Mr Salardini said some dealers and manufacturers were using ongoing servicing as an income stream.
"Essentially it is a river of gold for the manufacturers and dealers," he said.
Australia's right to repair rules are currently under review, with the Productivity Commission's draft report open for submissions.
Waiting months to get your machinery repaired is the difference between a profitable year or not a profitable year.
Public hearings are taking place next week in Sydney, Melbourne and Canberra from July 19 to 21.
NFF will make a submission on the draft report.
A global issue
With United States President Joe Biden signing an executive order promoting competition last Friday, stakeholders are interested in what similarities might arise between the US and Australia's right to repair legislation.
The order is broad-reaching and includes 72 initiatives across a range of sectors, from labor markets to healthcare and right to repair in the agricultural sector.
Ahead of signing the order, Mr Biden said at "the heart of American capitalism is a simple idea - open and fair competition".
"What we've seen over the past few decades is less competition and more concentration that holds our economy back," he said.
"We see it in big agriculture, in big tech, in big pharma - the list goes on - rather than competing for consumers they are consuming their competitors."

• _DATASET EXCERPTS_
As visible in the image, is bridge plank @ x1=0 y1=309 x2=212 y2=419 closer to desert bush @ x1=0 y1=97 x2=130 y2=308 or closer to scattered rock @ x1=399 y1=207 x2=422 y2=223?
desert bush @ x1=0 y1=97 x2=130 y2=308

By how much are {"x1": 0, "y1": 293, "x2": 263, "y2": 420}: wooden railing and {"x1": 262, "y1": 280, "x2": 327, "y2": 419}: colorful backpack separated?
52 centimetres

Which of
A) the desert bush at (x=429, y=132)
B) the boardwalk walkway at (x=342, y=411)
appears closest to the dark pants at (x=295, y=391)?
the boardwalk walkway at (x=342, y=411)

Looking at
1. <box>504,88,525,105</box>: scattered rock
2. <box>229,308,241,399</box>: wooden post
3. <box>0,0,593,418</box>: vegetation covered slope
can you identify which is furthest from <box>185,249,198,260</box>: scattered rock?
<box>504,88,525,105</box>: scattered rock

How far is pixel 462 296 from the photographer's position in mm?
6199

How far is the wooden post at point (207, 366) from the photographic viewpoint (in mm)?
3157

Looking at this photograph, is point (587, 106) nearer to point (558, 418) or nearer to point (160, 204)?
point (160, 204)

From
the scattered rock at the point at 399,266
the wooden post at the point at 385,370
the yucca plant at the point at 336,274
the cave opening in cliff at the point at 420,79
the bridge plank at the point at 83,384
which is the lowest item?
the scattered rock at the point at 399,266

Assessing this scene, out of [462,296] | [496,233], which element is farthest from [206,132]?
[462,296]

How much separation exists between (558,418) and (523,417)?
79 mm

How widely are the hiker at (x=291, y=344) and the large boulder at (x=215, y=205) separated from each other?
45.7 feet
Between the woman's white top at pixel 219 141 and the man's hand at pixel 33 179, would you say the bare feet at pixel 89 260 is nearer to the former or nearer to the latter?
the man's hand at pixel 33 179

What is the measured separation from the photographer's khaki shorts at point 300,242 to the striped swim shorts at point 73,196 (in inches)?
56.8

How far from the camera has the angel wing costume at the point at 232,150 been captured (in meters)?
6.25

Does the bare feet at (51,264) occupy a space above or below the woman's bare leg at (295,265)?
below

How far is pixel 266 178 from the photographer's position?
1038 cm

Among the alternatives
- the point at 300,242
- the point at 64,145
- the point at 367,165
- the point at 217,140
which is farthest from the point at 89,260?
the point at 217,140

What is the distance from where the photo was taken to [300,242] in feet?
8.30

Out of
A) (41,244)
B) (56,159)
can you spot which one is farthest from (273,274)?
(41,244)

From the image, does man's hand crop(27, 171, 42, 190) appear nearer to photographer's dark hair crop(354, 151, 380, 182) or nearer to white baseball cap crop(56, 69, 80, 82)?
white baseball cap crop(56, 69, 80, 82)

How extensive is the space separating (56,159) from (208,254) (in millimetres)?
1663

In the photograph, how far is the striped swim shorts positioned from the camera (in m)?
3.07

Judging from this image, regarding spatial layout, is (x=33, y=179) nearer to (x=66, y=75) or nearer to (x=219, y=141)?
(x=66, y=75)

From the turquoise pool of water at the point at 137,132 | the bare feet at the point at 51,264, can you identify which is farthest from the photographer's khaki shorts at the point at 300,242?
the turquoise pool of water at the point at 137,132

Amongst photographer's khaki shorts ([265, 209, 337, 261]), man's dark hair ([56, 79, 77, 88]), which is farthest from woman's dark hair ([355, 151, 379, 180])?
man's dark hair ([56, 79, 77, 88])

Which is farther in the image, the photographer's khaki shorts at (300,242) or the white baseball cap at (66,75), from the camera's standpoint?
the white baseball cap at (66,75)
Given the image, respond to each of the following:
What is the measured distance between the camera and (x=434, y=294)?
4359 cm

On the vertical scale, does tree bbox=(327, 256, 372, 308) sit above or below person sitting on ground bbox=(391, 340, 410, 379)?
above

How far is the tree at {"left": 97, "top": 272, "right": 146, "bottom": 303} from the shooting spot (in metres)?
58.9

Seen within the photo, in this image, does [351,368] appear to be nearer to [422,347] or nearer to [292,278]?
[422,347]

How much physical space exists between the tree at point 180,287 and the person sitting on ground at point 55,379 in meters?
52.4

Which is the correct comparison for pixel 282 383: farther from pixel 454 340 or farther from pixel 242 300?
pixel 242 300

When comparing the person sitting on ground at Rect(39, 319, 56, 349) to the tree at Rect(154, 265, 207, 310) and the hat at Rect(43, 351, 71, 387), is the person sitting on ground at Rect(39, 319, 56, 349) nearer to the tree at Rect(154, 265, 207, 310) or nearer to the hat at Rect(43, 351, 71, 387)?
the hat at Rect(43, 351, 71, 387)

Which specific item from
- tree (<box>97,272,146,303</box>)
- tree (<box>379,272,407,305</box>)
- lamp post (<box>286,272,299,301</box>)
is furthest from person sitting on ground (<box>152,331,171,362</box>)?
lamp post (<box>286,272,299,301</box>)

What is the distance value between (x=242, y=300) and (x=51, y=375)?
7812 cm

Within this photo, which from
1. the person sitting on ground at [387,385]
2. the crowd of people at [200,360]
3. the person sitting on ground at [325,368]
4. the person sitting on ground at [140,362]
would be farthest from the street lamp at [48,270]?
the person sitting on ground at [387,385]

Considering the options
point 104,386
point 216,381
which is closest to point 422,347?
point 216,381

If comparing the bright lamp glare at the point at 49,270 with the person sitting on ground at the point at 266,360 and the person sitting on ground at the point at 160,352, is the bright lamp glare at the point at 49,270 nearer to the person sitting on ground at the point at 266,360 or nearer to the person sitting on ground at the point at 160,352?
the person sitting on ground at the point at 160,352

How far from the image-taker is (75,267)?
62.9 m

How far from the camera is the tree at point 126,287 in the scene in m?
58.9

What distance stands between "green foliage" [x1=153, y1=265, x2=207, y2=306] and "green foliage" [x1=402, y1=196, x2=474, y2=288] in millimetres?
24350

• _WHAT YOU NEED TO DO_
1. Output the stretch of the right to repair article from "Mr Salardini said" through "a profitable year.".
2. Answer these questions from the right to repair article:
(a) In which cities are the public hearings taking place?
(b) How many initiatives does the executive order include?
(c) What did Mr Salardini call ongoing servicing for the manufacturers and dealers?

• _YOUR WRITTEN ANSWERS_
1.
Mr Salardini said some dealers and manufacturers were using ongoing servicing as an income stream.
"Essentially it is a river of gold for the manufacturers and dealers," he said.
Australia's right to repair rules are currently under review, with the Productivity Commission's draft report open for submissions.
Waiting months to get your machinery repaired is the difference between a profitable year or not a profitable year.

2.
(a) Sydney, Melbourne and Canberra
(b) 72
(c) A river of gold